■ YOUR GOAL
Locate every line in the data below that contains the word "closest" and copy each of those lines in full.
--
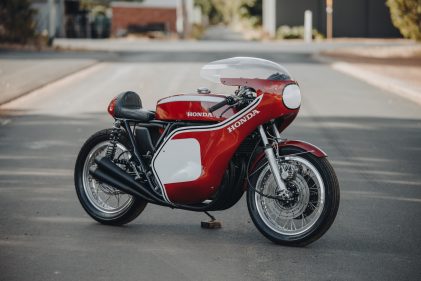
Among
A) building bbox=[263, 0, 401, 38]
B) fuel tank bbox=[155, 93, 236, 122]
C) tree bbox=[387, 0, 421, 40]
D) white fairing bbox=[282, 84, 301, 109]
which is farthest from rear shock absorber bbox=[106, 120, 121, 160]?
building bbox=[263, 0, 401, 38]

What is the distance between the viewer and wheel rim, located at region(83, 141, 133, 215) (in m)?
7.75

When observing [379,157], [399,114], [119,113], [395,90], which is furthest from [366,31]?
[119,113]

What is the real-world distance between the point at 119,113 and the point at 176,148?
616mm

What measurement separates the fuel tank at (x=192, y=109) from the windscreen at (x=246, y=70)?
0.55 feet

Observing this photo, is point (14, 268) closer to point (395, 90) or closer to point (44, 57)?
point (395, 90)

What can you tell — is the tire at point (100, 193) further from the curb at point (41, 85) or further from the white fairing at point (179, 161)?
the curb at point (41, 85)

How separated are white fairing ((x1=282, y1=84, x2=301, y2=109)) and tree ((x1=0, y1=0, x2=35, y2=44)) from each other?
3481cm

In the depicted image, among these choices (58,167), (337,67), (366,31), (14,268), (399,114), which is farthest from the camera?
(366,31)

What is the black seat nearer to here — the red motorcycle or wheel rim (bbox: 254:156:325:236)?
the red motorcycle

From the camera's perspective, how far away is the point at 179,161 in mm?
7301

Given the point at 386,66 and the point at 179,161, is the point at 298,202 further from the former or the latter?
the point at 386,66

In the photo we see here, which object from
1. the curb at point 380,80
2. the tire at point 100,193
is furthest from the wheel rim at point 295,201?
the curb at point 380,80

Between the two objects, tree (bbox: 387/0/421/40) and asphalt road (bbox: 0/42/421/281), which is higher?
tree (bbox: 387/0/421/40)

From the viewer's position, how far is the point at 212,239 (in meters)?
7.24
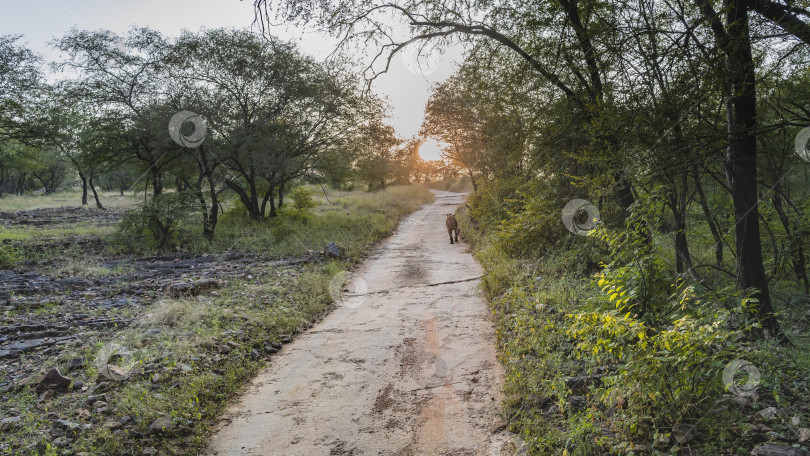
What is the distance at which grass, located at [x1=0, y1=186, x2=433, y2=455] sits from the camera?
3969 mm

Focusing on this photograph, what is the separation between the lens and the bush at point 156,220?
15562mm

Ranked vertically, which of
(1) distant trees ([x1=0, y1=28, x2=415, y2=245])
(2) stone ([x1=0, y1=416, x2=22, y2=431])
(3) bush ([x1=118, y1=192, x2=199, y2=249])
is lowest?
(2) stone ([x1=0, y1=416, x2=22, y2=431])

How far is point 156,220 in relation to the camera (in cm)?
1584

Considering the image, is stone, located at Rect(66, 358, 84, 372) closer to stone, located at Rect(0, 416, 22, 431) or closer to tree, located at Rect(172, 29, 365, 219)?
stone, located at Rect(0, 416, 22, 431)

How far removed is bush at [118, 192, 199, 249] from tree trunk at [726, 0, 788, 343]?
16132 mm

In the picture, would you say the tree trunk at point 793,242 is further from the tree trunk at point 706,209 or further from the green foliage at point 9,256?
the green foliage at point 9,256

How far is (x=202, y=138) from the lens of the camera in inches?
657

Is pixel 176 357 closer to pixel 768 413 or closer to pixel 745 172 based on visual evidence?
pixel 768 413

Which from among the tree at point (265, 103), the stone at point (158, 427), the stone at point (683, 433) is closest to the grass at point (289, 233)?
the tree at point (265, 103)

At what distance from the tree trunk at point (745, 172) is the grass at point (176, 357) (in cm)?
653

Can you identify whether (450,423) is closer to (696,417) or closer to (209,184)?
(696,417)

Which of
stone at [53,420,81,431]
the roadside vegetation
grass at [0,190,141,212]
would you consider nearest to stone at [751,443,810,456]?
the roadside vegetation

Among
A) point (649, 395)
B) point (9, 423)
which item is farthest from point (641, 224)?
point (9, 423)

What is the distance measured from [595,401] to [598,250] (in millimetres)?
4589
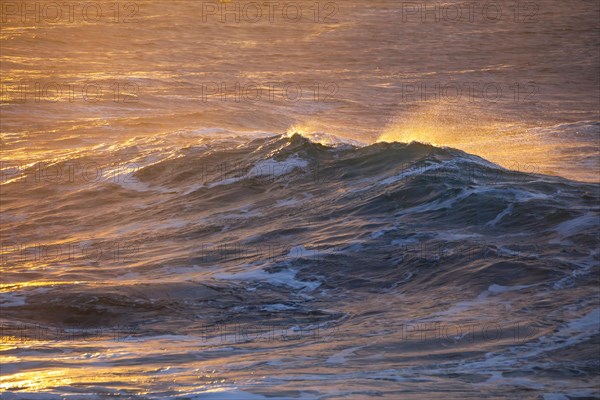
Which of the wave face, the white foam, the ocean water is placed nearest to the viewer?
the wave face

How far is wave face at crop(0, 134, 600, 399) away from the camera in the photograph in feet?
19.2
--
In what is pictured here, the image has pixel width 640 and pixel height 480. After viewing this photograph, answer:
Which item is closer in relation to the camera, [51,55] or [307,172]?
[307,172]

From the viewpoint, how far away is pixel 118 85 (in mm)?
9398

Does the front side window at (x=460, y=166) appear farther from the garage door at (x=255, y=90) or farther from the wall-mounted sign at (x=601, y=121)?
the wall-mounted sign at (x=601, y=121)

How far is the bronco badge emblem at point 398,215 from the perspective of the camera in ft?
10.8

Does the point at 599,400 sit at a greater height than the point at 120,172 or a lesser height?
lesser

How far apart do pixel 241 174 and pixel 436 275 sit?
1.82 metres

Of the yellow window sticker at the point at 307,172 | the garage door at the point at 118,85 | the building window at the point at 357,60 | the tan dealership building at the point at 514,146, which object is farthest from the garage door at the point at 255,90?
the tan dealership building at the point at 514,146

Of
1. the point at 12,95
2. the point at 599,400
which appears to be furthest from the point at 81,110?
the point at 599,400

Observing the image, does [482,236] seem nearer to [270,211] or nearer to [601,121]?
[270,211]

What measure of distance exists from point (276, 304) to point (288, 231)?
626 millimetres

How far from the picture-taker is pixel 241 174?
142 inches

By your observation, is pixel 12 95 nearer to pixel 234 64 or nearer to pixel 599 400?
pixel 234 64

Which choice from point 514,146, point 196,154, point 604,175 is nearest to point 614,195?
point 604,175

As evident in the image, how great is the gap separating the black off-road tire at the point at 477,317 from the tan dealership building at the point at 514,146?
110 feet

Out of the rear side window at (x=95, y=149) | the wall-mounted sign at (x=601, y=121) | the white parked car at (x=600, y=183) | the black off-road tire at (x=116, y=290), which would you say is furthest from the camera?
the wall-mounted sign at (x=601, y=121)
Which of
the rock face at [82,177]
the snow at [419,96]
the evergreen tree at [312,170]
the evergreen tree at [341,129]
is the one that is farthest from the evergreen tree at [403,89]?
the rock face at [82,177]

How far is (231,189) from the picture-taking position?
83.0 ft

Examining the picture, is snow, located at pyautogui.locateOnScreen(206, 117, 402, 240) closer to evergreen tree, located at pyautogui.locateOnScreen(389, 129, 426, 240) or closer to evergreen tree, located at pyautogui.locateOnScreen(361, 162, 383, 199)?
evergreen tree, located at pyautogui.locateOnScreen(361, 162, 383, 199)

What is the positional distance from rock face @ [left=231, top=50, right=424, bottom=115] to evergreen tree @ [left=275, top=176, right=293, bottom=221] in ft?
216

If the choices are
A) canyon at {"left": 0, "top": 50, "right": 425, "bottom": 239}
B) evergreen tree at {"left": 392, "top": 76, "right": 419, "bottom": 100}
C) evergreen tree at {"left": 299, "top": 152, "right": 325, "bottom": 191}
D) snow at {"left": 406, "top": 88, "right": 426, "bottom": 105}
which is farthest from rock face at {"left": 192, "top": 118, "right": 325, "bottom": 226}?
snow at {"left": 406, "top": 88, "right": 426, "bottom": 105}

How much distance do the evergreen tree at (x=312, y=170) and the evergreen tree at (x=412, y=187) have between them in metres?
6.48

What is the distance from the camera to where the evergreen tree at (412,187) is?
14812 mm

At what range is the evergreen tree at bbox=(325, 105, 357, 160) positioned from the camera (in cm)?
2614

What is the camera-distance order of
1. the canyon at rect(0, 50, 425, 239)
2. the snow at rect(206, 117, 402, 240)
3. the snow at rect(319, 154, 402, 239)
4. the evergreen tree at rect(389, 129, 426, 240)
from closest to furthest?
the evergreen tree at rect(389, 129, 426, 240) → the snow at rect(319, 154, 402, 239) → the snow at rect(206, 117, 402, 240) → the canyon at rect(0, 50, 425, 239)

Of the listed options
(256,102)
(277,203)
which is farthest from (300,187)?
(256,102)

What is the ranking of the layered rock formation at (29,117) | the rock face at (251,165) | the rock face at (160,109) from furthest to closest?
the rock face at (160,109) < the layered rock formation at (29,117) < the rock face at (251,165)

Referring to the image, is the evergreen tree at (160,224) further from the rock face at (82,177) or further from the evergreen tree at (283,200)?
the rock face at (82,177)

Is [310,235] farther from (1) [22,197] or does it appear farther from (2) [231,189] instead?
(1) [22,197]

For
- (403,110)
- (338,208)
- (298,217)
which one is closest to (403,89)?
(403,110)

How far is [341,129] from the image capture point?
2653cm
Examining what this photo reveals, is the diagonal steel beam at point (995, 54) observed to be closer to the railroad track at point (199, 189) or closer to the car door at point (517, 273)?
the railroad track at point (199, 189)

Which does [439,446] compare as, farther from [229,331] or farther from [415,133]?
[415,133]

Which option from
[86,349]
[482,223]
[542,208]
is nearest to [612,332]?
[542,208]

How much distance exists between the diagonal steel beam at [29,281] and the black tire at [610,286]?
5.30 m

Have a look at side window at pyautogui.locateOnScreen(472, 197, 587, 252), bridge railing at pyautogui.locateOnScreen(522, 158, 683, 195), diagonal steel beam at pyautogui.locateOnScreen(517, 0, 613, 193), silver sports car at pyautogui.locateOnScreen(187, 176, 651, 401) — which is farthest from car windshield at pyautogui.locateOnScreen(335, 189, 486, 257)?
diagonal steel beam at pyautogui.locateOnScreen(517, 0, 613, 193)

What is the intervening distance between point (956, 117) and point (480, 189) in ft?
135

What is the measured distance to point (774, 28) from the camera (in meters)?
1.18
--
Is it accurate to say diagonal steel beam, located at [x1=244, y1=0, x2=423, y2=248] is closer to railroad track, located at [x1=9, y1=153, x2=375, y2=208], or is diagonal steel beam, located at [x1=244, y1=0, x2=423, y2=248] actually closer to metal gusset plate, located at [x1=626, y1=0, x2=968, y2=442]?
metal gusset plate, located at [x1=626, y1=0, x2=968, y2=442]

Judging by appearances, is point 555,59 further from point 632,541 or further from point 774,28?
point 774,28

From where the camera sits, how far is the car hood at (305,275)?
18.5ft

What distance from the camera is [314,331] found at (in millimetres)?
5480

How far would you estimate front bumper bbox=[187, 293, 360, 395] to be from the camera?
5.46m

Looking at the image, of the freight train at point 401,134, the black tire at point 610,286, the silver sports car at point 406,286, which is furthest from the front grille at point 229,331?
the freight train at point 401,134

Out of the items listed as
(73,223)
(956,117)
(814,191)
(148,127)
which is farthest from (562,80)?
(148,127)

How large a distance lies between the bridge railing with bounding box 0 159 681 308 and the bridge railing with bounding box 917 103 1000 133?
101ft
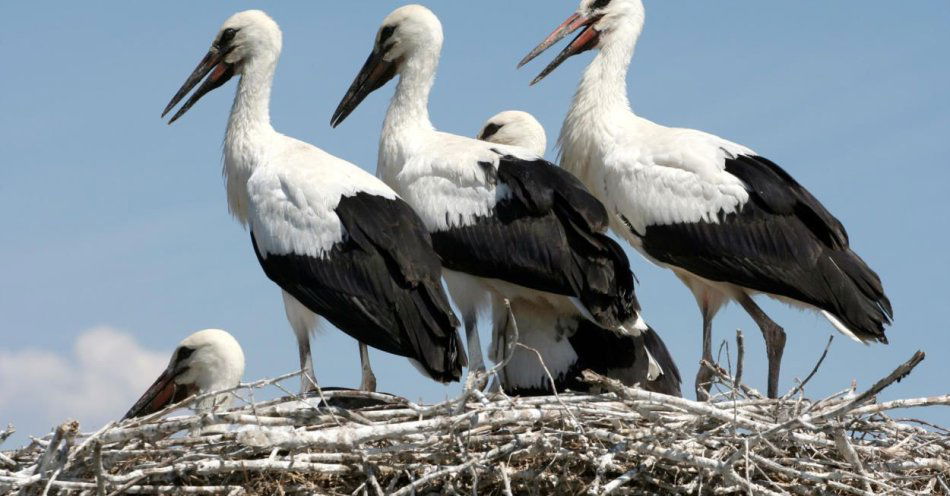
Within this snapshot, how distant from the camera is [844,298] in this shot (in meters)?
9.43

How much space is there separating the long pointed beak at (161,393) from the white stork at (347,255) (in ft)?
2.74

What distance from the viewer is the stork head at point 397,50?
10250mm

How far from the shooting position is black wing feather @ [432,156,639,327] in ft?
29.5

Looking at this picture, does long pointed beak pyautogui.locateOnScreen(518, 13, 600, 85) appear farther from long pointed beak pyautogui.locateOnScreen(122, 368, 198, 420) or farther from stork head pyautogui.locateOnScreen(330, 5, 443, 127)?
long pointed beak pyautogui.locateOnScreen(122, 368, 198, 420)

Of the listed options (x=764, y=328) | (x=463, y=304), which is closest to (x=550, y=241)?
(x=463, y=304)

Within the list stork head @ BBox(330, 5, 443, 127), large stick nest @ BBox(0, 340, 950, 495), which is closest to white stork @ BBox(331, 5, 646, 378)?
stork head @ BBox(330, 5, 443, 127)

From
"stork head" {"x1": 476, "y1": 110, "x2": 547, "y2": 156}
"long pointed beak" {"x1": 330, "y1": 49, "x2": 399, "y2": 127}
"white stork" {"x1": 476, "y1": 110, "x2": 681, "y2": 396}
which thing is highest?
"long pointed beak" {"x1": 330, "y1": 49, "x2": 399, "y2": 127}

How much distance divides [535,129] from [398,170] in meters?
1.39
--
■ EXERCISE RESULT
Which from among the tree at point (265, 103), the stone at point (158, 427), the stone at point (683, 433) is closest to the grass at point (289, 233)?
from closest to furthest?
What is the ranking of the layered rock formation at (29,117) | the rock face at (251,165) | the rock face at (160,109) from furthest to closest?
which one is closest to (403,89)?
Of the listed options (x=764, y=328) | (x=463, y=304), which is closest to (x=550, y=241)?
Within the list stork head @ BBox(330, 5, 443, 127), large stick nest @ BBox(0, 340, 950, 495), which is closest to white stork @ BBox(331, 5, 646, 378)?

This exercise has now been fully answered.